Gekozen fragment:
★ ★ ★ ★

De reden van de stickers (magneten, dus ik kan ze er zo afhalen :Big Grin: ) is vooral voor de losse verhuur.  :Wink: 
Tuurlijk is een strak meubel met wat truss ervoor mooier, maar aangezien ik ook regelmatig onderweg ben met enkel de ZED-14 heb ik hier niets aan.

Nog meer? :Smile:

----------


## stainz

denk dat ik hem helemaal rondom netjes zou afrokken staat sowieso vanuit de zaal wat netter.. 
Verder overigens een mooie set!

----------


## 4AC

Traanplaat is naar mijn mening ook niet erg mooi. Samen met vaak hele hopen truss wordt het dan allemaal wel érg... euh... 'industrieel'

Simpel afrokken is een optie.
Je zou ook zelf creatief _kunnen_ zijn en er iets anders leuks voor bedenken. Inklapbaar. Belichtbaar. Doorschijnbaar. Vervoerbaar. Voldoende opties in ieder geval. Bij bepaalde doelgroepen (met name bruiloft e.d.) is zo'n stapel flightcases niet erg netjes.

Mvg

----------


## djspeakertje

> denk dat ik hem helemaal rondom netjes zou afrokken staat sowieso vanuit de zaal wat netter.. 
> Verder overigens een mooie set!







> Bij bepaalde doelgroepen (met name bruiloft e.d.) is zo'n stapel flightcases niet erg netjes.
> 
> Mvg



 
Ook leuk voor op het forum, geef een antwoord en raad de vraag! :Big Grin: 


Daan

----------


## djspeakertje

> dit noemen we traanplaat als ik het goed voor heb. Weegt wel stukken van mensen



 
Owjah, ik was de naam ff kwijt :Wink: ...

★ ★ ★ ★

Gegevensregels:
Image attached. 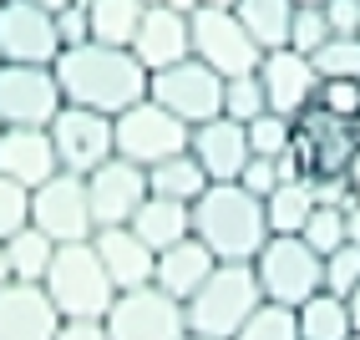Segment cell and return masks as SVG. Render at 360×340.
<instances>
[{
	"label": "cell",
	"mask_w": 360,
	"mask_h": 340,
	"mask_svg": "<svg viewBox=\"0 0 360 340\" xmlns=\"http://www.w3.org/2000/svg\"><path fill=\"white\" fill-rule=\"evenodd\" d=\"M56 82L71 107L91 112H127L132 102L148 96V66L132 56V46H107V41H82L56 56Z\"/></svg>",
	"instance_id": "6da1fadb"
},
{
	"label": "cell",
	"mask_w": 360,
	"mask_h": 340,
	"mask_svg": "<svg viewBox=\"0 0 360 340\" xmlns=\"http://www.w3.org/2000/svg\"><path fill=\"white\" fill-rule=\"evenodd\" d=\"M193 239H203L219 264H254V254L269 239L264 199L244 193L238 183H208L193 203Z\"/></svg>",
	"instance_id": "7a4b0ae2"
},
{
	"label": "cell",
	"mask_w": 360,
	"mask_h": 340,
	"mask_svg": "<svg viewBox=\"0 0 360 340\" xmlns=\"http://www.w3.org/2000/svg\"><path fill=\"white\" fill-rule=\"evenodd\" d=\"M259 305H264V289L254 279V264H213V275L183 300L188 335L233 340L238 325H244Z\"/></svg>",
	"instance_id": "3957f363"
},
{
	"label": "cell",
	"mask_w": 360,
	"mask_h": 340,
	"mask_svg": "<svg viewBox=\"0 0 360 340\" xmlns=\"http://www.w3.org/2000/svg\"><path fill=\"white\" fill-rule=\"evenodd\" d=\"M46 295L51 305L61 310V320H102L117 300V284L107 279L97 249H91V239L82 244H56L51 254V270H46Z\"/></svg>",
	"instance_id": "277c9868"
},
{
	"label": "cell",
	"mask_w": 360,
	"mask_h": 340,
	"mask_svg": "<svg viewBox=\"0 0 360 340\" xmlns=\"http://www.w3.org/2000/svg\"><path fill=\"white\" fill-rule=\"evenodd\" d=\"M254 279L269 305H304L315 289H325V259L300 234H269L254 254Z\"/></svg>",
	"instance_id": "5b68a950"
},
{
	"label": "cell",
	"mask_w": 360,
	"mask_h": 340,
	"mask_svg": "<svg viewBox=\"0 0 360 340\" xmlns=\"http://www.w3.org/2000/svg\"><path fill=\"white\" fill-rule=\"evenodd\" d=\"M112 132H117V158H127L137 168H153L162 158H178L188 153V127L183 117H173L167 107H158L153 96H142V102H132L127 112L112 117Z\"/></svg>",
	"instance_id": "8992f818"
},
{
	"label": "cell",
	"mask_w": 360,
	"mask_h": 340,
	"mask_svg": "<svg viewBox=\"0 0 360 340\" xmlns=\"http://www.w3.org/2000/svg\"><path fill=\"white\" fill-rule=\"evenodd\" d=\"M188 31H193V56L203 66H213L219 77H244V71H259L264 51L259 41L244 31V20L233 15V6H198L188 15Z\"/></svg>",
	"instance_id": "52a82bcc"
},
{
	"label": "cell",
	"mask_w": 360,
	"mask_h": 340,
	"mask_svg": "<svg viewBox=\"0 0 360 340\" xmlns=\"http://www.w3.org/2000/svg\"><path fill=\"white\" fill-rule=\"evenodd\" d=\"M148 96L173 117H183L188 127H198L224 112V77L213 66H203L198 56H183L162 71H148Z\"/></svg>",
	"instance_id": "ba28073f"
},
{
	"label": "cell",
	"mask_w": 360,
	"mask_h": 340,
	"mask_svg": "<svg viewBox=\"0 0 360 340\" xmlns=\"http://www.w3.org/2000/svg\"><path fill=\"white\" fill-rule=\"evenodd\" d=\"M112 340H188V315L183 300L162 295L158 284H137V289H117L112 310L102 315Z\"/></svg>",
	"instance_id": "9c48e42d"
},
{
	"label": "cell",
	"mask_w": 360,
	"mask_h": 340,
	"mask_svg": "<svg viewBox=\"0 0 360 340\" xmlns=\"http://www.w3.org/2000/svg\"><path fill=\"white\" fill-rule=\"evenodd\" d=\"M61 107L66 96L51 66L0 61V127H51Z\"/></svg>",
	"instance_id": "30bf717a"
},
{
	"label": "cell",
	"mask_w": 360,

★ ★ ★ ★

Opdrachten:
(1) Beantwoord de volgende vragen over de forumdraad over de dj-opstelling:
(a) Waarvoor zijn de stickers volgens de eerste bijdrage vooral bedoeld?
(b) Met welk apparaat is de schrijver van de eerste bijdrage regelmatig alleen onderweg?
(c) Bij welke doelgroep is een stapel flightcases volgens 4AC met name niet erg netjes?
(2) Pak de forumdraad over de dj-opstelling op na de laatste zin en schrijf er een vervolg op.

Verwachte antwoorden:
(1)
(a) Vooral voor de losse verhuur.
(b) Met de ZED-14.
(c) Bij bruiloften.

(2)
Daan

----------


## Beckers Entertainment

> Ook leuk voor op het forum, geef een antwoord en raad de vraag!
> 
> 
> Daan



Huh?

Ik ga in ieder geval volledig afrokken de volgende keer.  :Wink: 

Nog meer opmerkingen/tips?

----------


## daanheiltjes

mooie spullen wel jammer dat een box op een standaard staat en de andere op een paal. bij mij moet altijd alles simetries zijn. dat vind ik het mooist en het is een beetje kaal maar de set is wel nice

----------


## Beckers Entertainment

Als ik maar 1 basje nodig heb en er ook maar betaald word voor een basje ga ik niet de andere meeslepen om symetrie te krijgen.  :Wink:

----------


## Beckers Entertainment

Gisteravond weer een klusje gehad.



Kon helaas niet midden op het podium staan omdat de organisatie niet wou opruimen achter de gordijnen. 
---------------------------------------

2x dB Technologies Flexsys F12
2x dB Technologies SUB 05
2x T-bar met multiparren
A&H ZED 14
Numark DMC2
Cortex HDC3000

En de rest...

----------


## dj-wojcik

en hoe was het gegaan bij die "blauwe"?
leuk klusje of niet. hoeveel man waren er?

zag de hamonie nog langs lopen, toen ik langs de zaal reed :Embarrassment: 

groetjes kevin

----------


## Beckers Entertainment

Vandaag mijn nieuwe bassen binnengekomen.
Voorlopig geen nieuwe uitgave meer.. Die krengen zijn duur, maar het geld dubbel en dwars waard.  :Smile: 

Voor de niet-wetende: Sub 15D van dB technologies

----------


## 4AC

Strak setje hoor, poeh! Complimenten.
Dit kom je niet vaak tegen, wat het bijzonder (en) leuk maakt.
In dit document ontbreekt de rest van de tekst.